I wanted to elaborate a bit more on the nature of these images, particularly as one point above I made was the following:

Quote
What value do these signs add? Are they funny, or are they simply appealing to baser negative historical stereotypes, which I see as the lowest common denominator, for their humor?

I suspect it's the latter, more often than not. I tend to evaluate art and signs on a case-by-case basis. I don't divorce art or signs from the artist or the artist's intent, so if an image bothers me, I want to research it to see if it's just some throwaway gag or if some genuine thought or meaning beyond what i see on the surface is there. More often than not, I don't really find such meaning.

When I am evaluating whether or not any given Trump/Putin parody-gay art or sign is problematic, this is my thought process:

  • What does this piece say beyond 'haha, Trump is treasonous & submissive to Putin!' I like to look at art with a historical context in mind when I can. The reason this matters to me is that something repeating the obvious ad nauseam doesn't strike me really as art or provocative. It just strikes me as parroting at best, or mindless groupthink at worst.
  • Who is the artist? Do they have a statement about what their piece means? Again, I don't divorce art from context. I am interested in what background of an artist. A homophobe (I'm talking about raging homophobes who advocate outright inequality, for example) who simply happen to be against Trump for other reasons creating that art means something very different than someone else showcasing or making that art.
  • Topical matters surrounding the creation of a piece of art or a sign at any given point. Environment matters when creating political protest or satire art. Art or humor that addresses particularly specific political issues beyond "rawr, we hate Trump and Putin!  >:( " is something I'm more likely to take seriously and not class as problematic.

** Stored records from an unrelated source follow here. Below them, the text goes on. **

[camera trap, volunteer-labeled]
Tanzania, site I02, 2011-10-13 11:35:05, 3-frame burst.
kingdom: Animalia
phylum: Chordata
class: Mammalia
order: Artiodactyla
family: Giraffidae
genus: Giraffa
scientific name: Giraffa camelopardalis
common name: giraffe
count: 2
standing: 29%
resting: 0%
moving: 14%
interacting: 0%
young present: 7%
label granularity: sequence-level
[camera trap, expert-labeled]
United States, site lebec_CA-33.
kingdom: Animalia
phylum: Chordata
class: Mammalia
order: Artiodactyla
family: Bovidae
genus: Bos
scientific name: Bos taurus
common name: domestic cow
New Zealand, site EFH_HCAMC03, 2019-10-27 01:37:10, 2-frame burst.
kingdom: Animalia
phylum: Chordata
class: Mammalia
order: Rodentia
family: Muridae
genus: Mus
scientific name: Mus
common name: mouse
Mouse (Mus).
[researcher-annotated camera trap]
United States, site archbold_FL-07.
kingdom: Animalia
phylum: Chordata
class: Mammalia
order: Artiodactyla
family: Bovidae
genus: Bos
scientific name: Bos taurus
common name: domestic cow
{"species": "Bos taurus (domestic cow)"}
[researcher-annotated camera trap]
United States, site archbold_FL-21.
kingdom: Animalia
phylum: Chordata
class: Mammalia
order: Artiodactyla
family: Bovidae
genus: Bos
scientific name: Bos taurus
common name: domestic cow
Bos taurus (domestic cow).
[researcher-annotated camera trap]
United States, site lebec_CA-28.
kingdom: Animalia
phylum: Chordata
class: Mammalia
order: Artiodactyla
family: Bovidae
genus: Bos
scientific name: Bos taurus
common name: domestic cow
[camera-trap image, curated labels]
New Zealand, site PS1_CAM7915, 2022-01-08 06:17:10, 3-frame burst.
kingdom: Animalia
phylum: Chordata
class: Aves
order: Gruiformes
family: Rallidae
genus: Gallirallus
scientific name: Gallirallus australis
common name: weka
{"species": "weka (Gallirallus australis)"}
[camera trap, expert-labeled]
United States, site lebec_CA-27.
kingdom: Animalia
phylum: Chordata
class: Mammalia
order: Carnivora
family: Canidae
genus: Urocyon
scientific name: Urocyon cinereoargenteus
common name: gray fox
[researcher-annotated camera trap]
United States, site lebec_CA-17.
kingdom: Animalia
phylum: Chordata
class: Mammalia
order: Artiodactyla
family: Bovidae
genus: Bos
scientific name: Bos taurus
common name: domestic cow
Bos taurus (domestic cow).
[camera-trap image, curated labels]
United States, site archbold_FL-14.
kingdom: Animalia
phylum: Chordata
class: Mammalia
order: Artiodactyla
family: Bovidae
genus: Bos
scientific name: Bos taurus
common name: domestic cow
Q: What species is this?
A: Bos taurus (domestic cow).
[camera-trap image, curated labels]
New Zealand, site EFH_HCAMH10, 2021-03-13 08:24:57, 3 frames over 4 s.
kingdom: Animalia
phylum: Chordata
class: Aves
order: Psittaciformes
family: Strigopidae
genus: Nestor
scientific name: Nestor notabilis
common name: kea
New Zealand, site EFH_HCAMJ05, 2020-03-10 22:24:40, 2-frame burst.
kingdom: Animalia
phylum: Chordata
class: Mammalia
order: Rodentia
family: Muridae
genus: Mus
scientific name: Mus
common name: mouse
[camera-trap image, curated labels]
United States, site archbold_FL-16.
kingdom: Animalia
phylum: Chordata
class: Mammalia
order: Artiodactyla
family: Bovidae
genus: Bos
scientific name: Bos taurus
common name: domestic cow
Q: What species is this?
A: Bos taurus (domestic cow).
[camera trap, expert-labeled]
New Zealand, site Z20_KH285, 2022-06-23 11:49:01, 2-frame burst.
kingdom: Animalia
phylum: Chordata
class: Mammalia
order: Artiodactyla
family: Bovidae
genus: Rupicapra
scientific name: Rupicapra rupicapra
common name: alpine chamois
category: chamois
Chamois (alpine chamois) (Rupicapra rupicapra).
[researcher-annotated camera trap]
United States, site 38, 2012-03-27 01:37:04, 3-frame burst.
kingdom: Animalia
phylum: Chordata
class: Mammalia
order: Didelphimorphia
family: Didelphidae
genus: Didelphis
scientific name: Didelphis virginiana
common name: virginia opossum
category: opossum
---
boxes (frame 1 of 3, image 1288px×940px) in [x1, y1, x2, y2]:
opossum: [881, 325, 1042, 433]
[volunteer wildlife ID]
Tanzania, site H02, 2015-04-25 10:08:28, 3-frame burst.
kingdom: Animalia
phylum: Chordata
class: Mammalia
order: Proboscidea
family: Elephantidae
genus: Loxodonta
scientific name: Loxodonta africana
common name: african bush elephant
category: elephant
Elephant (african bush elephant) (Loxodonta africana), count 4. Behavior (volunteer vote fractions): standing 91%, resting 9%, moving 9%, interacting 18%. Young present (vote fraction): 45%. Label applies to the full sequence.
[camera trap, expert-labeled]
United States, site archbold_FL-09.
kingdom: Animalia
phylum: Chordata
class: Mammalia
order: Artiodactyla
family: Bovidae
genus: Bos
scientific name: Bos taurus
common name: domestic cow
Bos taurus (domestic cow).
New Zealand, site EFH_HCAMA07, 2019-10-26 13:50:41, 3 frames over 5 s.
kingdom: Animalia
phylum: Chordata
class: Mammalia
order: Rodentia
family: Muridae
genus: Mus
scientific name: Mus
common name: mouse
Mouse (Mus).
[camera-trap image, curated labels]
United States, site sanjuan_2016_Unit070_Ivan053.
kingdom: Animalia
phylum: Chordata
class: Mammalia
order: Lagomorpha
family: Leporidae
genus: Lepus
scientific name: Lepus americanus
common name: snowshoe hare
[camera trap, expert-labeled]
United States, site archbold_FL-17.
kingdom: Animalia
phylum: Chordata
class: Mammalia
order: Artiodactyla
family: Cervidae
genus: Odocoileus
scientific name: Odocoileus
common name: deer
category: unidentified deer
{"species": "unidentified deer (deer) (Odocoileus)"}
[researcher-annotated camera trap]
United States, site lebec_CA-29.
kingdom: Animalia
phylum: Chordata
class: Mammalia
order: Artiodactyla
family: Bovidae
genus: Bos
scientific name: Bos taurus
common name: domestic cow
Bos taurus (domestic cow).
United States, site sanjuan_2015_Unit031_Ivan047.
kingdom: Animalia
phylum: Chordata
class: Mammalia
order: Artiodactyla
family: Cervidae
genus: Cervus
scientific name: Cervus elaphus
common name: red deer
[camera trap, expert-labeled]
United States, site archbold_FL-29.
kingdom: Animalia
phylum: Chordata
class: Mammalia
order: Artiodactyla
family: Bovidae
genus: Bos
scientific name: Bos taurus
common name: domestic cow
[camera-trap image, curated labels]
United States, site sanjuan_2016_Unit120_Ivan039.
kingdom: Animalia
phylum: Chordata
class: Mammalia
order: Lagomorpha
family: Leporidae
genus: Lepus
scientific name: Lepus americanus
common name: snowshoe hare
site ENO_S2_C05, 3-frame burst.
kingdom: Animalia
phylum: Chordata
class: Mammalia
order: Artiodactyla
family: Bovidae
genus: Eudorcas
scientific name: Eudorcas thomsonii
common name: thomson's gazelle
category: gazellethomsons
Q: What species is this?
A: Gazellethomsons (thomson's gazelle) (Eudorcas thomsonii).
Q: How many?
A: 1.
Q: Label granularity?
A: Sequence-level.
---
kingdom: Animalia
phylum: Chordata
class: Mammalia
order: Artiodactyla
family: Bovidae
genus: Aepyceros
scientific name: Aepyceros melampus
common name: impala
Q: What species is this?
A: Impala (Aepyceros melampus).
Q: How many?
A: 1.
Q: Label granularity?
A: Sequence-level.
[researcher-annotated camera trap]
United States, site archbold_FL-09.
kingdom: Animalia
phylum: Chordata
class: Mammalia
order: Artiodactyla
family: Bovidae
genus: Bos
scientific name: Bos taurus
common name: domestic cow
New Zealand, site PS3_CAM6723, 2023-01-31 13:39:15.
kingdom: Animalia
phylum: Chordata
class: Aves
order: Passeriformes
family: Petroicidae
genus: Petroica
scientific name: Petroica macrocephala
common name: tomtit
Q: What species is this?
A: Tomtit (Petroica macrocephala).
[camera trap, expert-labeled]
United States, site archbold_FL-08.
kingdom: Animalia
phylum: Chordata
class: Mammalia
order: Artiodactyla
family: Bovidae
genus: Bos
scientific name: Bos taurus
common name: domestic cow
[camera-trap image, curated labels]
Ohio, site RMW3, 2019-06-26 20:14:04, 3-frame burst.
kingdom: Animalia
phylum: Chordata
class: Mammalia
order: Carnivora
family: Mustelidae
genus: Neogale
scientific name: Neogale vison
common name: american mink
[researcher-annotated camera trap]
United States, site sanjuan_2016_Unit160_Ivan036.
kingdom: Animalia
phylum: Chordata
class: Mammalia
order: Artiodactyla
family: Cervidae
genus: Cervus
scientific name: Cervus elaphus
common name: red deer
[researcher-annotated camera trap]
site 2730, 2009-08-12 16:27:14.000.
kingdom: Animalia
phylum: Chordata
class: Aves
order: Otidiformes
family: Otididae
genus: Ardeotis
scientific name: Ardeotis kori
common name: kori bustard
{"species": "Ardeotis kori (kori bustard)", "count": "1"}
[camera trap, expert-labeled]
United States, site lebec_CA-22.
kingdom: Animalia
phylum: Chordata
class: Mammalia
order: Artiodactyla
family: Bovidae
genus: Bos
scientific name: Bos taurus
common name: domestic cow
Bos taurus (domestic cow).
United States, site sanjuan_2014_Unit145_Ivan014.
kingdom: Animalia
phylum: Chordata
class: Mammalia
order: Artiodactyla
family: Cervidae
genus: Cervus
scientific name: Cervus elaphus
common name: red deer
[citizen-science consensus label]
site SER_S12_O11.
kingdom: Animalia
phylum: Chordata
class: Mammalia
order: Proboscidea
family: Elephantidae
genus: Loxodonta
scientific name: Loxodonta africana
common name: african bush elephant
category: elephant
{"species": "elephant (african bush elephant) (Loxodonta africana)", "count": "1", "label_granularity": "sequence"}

    More often than not, when I try to research various pieces, I don't really get or find much. They are usually reactionary pieces expressing general anger, outrage, or dissatisfaction. I don't begrudge people for their anger at the current administration. So while I won't say all such images are problematic, some definitely do come from a troubling place, socially-speaking. Art that revolves around sexual dominance/submission in particular is something I scrutinize very closely for numerous reasons--contributing to hostile atmospheres, etc.

    I mentioned above I would never tell anyone they couldn't make that art or that they couldn't laugh at it. At least, not here in the USA. The USA is privileged to have some of the best protection of freedom of speech, in not outright the best,  in the world, in my opinion. USA citizens are privileged (and I do say this with a modicum of pride) to be able to speak our minds.

    Oftentimes in incendiary and crude ways. I don't disagree with people's right to do that. I just don't think it's a sensible thing to do.

    At the end of the day, I think my concerns come down to this: Just because something is legal doesn't mean it positively contributes. Just because some people find something funny doesn't mean others won't find issue with it. Humor is hard. Humor is difficult to do well. Political humor is especially volatile and difficult. Crass, crude, and potentially offensive humor certainly has its place in our lives, of course. I like dark and offensive humor myself at times.

    But for me, where I don't want it is in my politics. It's hard enough to talk politics without having to talk over garish problematic art/protest signs that detract from deeper exploration of the real issues at hand. Not all of it will be crude or problematic, but enough of it is to justify at least being willing to look at each piece of art or each protest sign with a critical eye.